[Spatial reasoning question data]
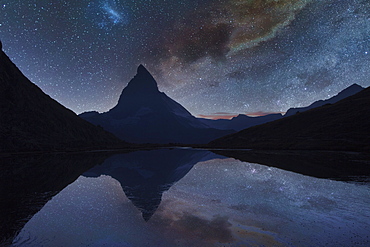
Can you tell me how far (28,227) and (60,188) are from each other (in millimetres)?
6851

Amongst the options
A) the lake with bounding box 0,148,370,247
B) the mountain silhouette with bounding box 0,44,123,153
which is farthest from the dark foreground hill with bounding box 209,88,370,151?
the mountain silhouette with bounding box 0,44,123,153

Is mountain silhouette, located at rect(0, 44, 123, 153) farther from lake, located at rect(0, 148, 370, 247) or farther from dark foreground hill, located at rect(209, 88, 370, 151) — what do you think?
dark foreground hill, located at rect(209, 88, 370, 151)

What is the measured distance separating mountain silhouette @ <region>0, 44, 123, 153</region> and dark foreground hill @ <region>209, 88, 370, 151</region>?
7671 centimetres

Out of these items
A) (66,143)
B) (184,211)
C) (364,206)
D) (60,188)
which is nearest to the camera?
(184,211)

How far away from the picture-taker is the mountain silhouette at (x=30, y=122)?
64.4m

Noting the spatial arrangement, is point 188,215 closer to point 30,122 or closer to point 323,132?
point 323,132

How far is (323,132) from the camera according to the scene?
71250 mm

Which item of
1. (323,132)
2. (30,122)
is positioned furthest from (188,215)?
(30,122)

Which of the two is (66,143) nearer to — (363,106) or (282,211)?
(282,211)

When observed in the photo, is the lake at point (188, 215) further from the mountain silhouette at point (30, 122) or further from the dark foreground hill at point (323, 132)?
the mountain silhouette at point (30, 122)

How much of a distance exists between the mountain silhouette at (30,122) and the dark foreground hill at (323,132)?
252ft

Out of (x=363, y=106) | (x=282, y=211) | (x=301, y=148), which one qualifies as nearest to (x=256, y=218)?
(x=282, y=211)

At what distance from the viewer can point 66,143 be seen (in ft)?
254

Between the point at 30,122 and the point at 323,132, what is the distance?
114515mm
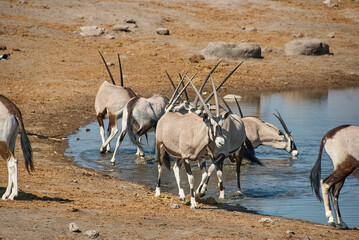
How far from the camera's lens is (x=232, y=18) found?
34.9 m

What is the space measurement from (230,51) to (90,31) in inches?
312

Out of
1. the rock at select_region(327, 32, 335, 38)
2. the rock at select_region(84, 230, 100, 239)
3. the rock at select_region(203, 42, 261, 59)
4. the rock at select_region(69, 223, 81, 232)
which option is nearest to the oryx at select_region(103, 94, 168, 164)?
the rock at select_region(69, 223, 81, 232)

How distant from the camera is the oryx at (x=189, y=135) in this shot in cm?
785

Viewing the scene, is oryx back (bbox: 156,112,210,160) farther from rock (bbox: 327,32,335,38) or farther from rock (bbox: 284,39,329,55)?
rock (bbox: 327,32,335,38)

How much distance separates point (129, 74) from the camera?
23031mm

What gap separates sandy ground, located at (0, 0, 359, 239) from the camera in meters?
6.64

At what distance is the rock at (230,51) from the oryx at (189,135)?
17287 millimetres

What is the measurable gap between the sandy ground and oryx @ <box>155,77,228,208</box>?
0.69 meters

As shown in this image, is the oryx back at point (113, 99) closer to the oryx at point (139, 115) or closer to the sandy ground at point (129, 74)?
the oryx at point (139, 115)

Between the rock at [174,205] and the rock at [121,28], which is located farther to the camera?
the rock at [121,28]

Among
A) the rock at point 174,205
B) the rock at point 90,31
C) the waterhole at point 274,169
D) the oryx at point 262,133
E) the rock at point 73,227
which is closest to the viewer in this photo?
the rock at point 73,227

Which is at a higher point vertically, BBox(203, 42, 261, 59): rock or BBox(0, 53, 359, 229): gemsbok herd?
BBox(0, 53, 359, 229): gemsbok herd

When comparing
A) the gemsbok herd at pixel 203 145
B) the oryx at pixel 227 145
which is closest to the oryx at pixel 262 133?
the gemsbok herd at pixel 203 145

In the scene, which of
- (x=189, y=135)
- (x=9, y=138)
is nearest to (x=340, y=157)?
(x=189, y=135)
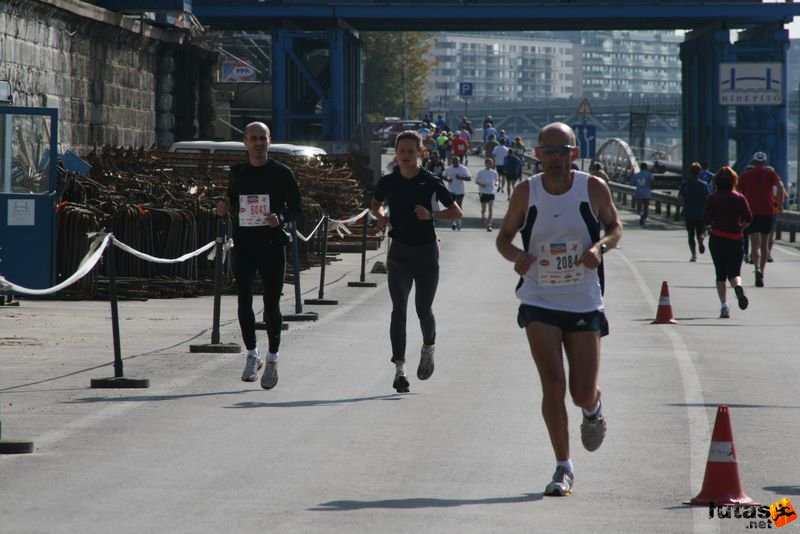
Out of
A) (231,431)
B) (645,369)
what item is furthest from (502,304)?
(231,431)

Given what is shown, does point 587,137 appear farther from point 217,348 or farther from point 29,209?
point 217,348

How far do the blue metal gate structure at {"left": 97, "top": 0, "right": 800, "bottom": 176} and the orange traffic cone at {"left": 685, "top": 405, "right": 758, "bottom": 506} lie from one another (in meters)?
41.6

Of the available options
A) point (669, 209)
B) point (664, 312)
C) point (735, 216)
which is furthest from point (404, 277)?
point (669, 209)

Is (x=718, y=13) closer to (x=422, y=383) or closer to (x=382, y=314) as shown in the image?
(x=382, y=314)

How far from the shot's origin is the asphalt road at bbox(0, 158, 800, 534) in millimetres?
7059

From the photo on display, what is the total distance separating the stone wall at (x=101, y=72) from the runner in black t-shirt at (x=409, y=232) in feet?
44.7

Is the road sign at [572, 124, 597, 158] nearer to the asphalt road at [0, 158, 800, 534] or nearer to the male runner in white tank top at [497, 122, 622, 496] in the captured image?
the asphalt road at [0, 158, 800, 534]

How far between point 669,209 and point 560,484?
45.9m

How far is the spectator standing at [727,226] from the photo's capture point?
18.1m

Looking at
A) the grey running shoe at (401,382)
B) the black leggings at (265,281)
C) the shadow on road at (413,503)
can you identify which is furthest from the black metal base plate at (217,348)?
the shadow on road at (413,503)

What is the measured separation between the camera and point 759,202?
24.1 meters

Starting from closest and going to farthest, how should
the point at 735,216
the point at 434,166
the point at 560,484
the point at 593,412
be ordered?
1. the point at 560,484
2. the point at 593,412
3. the point at 735,216
4. the point at 434,166

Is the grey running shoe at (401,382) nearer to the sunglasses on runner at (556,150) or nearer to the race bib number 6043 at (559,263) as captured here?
the race bib number 6043 at (559,263)

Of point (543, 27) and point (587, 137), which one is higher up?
point (543, 27)
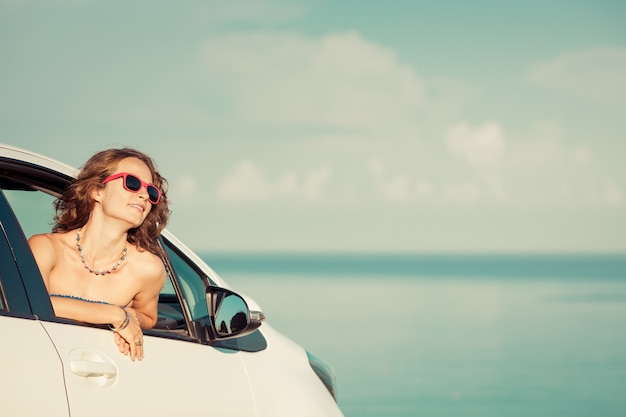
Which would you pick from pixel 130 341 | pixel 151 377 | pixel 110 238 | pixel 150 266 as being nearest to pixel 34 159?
pixel 110 238

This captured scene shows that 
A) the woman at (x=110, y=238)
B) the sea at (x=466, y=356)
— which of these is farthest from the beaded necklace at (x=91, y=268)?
the sea at (x=466, y=356)

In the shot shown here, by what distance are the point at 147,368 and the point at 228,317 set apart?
437 mm

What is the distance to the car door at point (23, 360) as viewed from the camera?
95.8 inches

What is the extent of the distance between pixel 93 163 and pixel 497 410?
1047 centimetres

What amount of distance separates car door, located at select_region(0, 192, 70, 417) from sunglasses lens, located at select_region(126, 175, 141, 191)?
0.63 meters

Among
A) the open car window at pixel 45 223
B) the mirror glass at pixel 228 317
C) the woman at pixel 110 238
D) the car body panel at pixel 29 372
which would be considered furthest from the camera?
the open car window at pixel 45 223

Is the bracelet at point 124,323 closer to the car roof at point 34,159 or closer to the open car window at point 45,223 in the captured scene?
the open car window at point 45,223

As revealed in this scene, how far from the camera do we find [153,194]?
11.0 ft

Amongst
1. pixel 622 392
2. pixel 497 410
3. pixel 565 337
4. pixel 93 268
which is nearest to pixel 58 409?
pixel 93 268

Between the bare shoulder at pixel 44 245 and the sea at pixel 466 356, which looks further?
the sea at pixel 466 356

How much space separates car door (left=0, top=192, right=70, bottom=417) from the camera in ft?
7.98

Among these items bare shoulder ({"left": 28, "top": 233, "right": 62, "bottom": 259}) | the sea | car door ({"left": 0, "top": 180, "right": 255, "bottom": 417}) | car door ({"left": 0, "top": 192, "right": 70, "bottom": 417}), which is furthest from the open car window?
the sea

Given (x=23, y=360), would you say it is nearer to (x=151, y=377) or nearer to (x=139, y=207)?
(x=151, y=377)

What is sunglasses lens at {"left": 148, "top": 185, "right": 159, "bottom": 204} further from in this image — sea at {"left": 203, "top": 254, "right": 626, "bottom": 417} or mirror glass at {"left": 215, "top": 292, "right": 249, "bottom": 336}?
sea at {"left": 203, "top": 254, "right": 626, "bottom": 417}
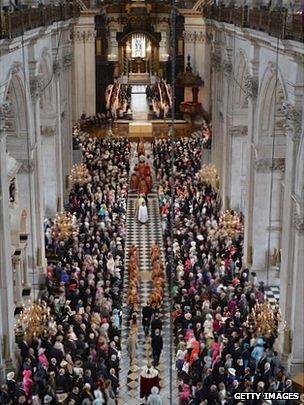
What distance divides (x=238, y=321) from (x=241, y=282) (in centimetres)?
247

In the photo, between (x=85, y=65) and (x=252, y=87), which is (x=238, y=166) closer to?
(x=252, y=87)

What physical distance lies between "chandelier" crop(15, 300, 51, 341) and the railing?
5383 mm

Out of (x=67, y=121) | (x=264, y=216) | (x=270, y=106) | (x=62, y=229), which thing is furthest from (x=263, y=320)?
(x=67, y=121)

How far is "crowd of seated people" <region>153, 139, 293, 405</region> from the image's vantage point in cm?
1330

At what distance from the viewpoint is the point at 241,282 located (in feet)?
59.6

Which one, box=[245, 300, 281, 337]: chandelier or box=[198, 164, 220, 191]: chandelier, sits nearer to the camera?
box=[245, 300, 281, 337]: chandelier

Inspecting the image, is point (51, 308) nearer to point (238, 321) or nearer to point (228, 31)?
point (238, 321)

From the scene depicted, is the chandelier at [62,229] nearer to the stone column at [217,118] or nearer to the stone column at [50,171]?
the stone column at [50,171]

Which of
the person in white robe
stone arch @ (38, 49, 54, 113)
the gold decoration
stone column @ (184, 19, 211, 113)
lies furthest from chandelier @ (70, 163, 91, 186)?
stone column @ (184, 19, 211, 113)

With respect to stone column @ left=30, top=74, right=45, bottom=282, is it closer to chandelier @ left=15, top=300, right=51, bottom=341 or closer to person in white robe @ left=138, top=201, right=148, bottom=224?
chandelier @ left=15, top=300, right=51, bottom=341

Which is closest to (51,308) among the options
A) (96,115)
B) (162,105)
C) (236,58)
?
(236,58)

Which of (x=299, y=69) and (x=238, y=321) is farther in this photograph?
(x=238, y=321)

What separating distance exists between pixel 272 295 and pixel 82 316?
5.70 metres

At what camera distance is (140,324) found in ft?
57.9
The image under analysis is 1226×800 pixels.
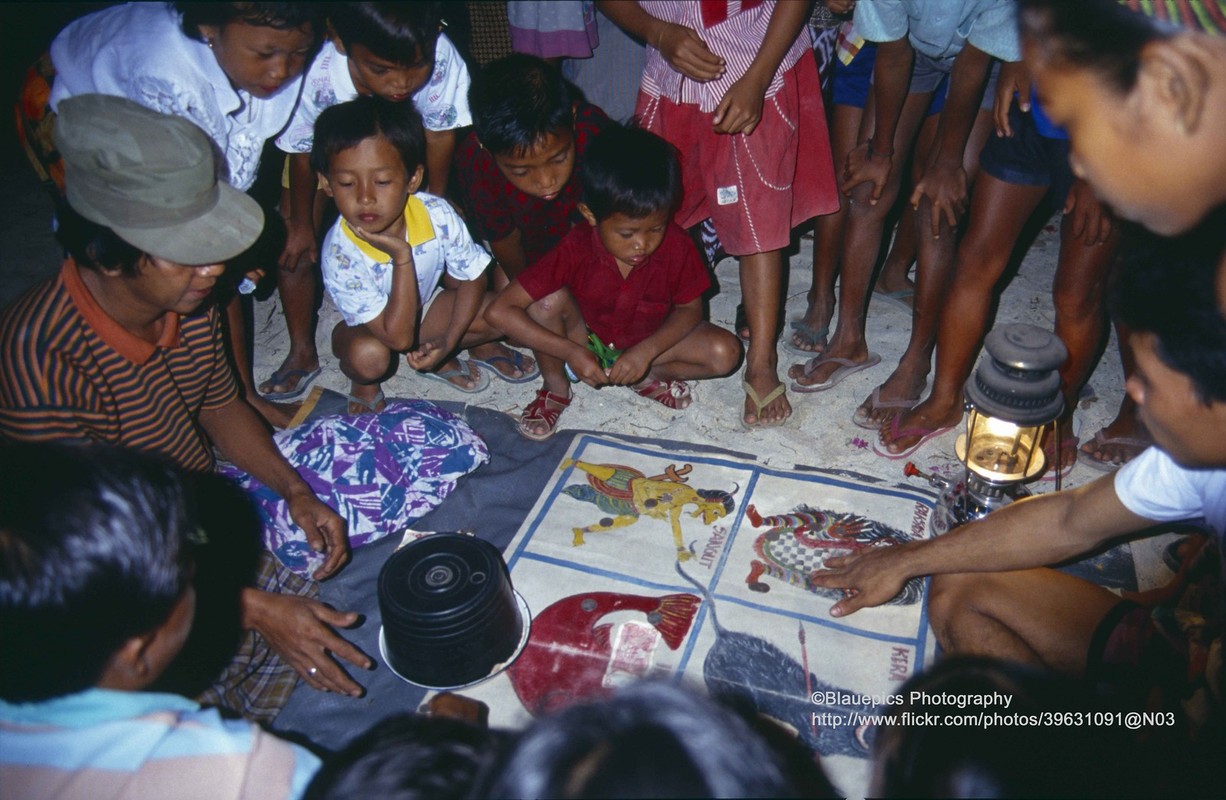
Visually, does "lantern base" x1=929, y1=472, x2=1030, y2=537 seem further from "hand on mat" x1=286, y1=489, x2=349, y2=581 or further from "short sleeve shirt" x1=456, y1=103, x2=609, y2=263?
"hand on mat" x1=286, y1=489, x2=349, y2=581

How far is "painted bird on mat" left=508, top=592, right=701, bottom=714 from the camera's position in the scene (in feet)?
6.69

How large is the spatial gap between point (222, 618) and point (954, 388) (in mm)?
2460

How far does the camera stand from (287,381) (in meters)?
3.29

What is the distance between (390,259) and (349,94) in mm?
566

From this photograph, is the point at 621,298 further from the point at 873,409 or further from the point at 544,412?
the point at 873,409

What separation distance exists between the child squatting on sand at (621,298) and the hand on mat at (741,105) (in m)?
0.21

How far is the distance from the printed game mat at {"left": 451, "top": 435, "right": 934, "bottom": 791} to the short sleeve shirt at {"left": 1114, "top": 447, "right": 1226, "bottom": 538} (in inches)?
25.9

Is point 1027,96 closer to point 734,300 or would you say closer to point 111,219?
point 734,300

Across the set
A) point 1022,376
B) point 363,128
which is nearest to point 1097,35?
point 1022,376

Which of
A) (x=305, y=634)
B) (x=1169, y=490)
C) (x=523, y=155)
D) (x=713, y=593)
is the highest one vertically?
(x=523, y=155)

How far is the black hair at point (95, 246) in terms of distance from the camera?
5.76 ft

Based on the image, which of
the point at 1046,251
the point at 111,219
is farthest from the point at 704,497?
the point at 1046,251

WRITTEN PROBLEM
Copy out every line from the one containing "Which one, box=[245, 300, 281, 337]: chandelier" through the one containing "5.70 metres", both included, with nothing altered.

COMPLETE OUTPUT
Which one, box=[245, 300, 281, 337]: chandelier or box=[198, 164, 220, 191]: chandelier, sits nearer to the camera?
box=[245, 300, 281, 337]: chandelier

Inspecting the image, is point (51, 308) nearer to point (238, 321) or nearer to point (228, 31)?
point (238, 321)

From the scene depicted, is the chandelier at [62,229] nearer to the stone column at [217,118] or nearer to the stone column at [50,171]?
the stone column at [50,171]

Which of
the person in white robe
stone arch @ (38, 49, 54, 113)
the gold decoration
stone column @ (184, 19, 211, 113)
lies furthest from chandelier @ (70, 163, 91, 186)?
stone column @ (184, 19, 211, 113)

With respect to stone column @ left=30, top=74, right=45, bottom=282, is it closer to chandelier @ left=15, top=300, right=51, bottom=341 or closer to person in white robe @ left=138, top=201, right=148, bottom=224?
chandelier @ left=15, top=300, right=51, bottom=341

Which is closest to (51,308) among the options
A) (96,115)
B) (162,105)
C) (236,58)
?
(236,58)

Which of (x=299, y=69) and (x=238, y=321) is farther in this photograph?
(x=238, y=321)

What separating distance exists between pixel 272 295 and pixel 82 316?
5.70 metres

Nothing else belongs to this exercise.